◆ Source document ◆
..........
Dispute resolution clauses often provide for negotiations, conciliation or a similar procedure before arbitration. Both UNCITRAL Model Law on International Commercial Arbitration and the Russian law contain no provisions on the legal effect of the pre-arbitration procedure of dispute settlement. In particular, they are silent on whether its non-fulfillment precludes the arbitral tribunal’s competence. Accordingly, state courts have to determine whether and where a failure to comply with such procedure forms grounds for refusal to enforce an arbitral award.

Sometimes in cases on foreign or domestic arbitral awards’ enforcement, or on setting aside domestic awards, debtors argue that the case was heard on the merits and the award was rendered by the arbitral tribunal despite the claimant’s non-compliance with the mandatory pre-arbitration procedure of dispute resolution agreed upon by the parties. As it is clear from the examples given below, Russian courts acted on the assumption that the issue of the parties’ compliance with the pre-arbitration procedure falls within the competence of arbitrators.

This issue was firstly considered by Russian courts in 2002. The Arbitration court at the Geneva Chamber of Commerce and Industry on April 6, 2000 obliged the Russian CJSC Neftekhimeksport to pay to the Swiss Cargill International S.A. over US$17 mln., including the indebtedness under the purchase agreement, penalty, interest and arbitration costs. The debtor did not execute this award voluntarily, and the creditor applied before the Moscow city Court to enforce the award (at that period the courts of general jurisdiction were competent to deal with such applications). The agreement provided that, should the parties fail to come to a mutually acceptable solution, the dispute shall be referred to a mediator to be appointed by the Geneva Chamber of Commerce and Industry. If such mediation does not result in a written settlement of the dispute within two months since the appointment of the mediator, any such dispute shall be finally resolved in accordance with the Arbitration Rules of the Chamber of Commerce and Industry of Geneva. The debtor declared that the creditor had not abided with the mediation clause. In the debtor’s opinion, the award as rendered could not be enforced under Article V(1)(c) New York Convention in respect of the dispute that is not covered by the arbitration clause.

The court rejected this argument and granted the award’s enforcement (case No. 5-Г02-23). The Supreme Court upheld the ruling and said that the pre-arbitration dispute settlement provisions do not form part of the arbitration agreement.

In 2005 a case of claimant’s failure to comply with the pre-arbitration procedure was heard by the Moscow Commercial Court which reached the same conclusion; however it took into account another significant aspect, this time of a procedural nature. The ad hoc arbitral tribunal in Stockholm, acting in accordance with the UNCITRAL Arbitration Rules, heard the dispute and rendered an award on recovery against OJSC Moscow Oil Refinery in favor of the Joy-Lad Distributors International Inc. (USA) of a penalty exceeding US$28 mln., interest and arbitration costs.

The contract provided: “The Parties shall take all necessary measures to settle any disputes, disagreements or claims which may arise out of or in connection with the present agreement, by mutual consultations. Should the Parties fail to reach an agreement on the said issues, then, with the exception of submission to courts of general jurisdiction, they shall be heard in the arbitration court of the city of Stockholm (Sweden) in accordance with the UNCITRAL Arbitration Rules (1976)”. The Stockholm Chamber of Commerce was specified as the competent body.
..........
◆ Data rows ◆
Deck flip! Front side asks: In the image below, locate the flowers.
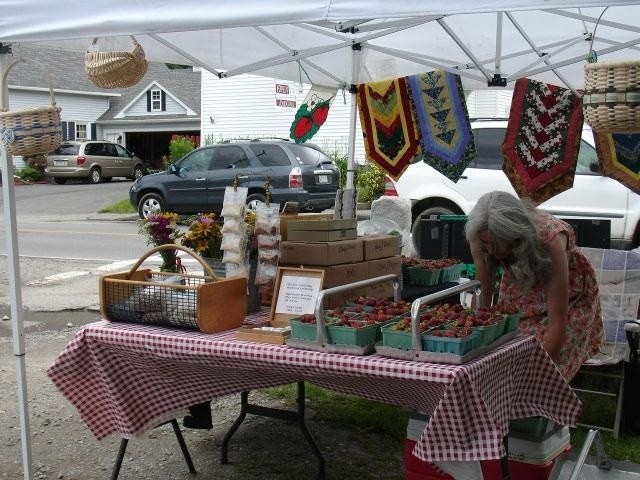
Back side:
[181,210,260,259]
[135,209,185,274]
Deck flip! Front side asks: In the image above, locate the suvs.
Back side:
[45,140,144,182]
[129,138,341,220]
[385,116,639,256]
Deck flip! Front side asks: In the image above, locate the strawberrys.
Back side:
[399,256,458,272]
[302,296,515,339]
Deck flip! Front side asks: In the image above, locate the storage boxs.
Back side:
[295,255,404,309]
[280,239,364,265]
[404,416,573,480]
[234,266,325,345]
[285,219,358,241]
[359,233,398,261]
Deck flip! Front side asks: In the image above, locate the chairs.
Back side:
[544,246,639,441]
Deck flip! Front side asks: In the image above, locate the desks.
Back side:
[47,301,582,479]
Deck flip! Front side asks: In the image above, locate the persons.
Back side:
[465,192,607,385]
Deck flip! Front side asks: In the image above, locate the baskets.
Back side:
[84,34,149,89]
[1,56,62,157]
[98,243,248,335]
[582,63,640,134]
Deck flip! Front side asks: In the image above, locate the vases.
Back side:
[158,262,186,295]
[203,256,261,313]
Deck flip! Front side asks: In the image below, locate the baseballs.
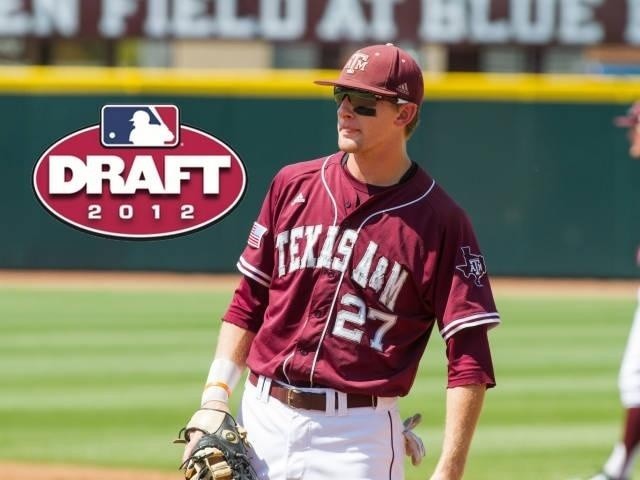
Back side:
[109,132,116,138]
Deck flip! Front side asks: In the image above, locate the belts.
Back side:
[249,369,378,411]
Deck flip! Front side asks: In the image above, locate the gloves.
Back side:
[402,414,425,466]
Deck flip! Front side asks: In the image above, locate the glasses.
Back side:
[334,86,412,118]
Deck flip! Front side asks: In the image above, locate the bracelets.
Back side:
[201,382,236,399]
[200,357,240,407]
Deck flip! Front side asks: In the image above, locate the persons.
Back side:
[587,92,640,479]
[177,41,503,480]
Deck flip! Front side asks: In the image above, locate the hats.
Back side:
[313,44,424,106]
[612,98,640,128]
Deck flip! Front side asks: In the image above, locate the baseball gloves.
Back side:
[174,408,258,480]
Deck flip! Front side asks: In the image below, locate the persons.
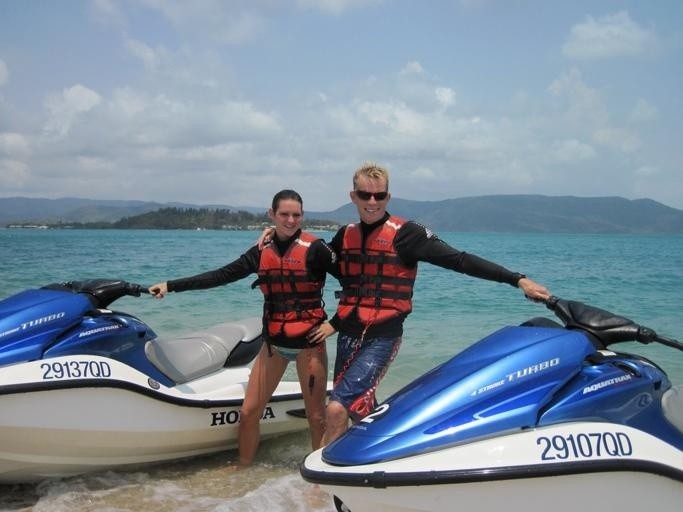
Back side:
..........
◆ Given exercise ◆
In the text on pre-arbitration dispute settlement, what did the Supreme Court say about pre-arbitration dispute settlement provisions when it upheld the ruling in case No. 5-Г02-23? Rely only on the text about pre-arbitration dispute settlement, not on the lines.

◆ Problem solution ◆
The Supreme Court said that pre-arbitration dispute settlement provisions do not form part of the arbitration agreement.